Crawled caption data:
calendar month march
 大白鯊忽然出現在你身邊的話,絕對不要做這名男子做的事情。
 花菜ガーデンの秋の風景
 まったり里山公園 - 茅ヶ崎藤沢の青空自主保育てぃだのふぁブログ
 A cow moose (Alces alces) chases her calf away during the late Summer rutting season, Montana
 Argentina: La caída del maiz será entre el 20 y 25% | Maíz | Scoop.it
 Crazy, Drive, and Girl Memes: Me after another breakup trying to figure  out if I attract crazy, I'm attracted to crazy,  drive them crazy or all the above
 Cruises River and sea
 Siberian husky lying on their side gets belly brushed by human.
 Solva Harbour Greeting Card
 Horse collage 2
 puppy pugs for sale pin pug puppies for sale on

- [Task requirements]:
Having looked over the entries above, reproduce all of them exactly.

- [Output for this task]:
calendar month march
 大白鯊忽然出現在你身邊的話,絕對不要做這名男子做的事情。
 花菜ガーデンの秋の風景
 まったり里山公園 - 茅ヶ崎藤沢の青空自主保育てぃだのふぁブログ
 A cow moose (Alces alces) chases her calf away during the late Summer rutting season, Montana
 Argentina: La caída del maiz será entre el 20 y 25% | Maíz | Scoop.it
 Crazy, Drive, and Girl Memes: Me after another breakup trying to figure  out if I attract crazy, I'm attracted to crazy,  drive them crazy or all the above
 Cruises River and sea
 Siberian husky lying on their side gets belly brushed by human.
 Solva Harbour Greeting Card
 Horse collage 2
 puppy pugs for sale pin pug puppies for sale on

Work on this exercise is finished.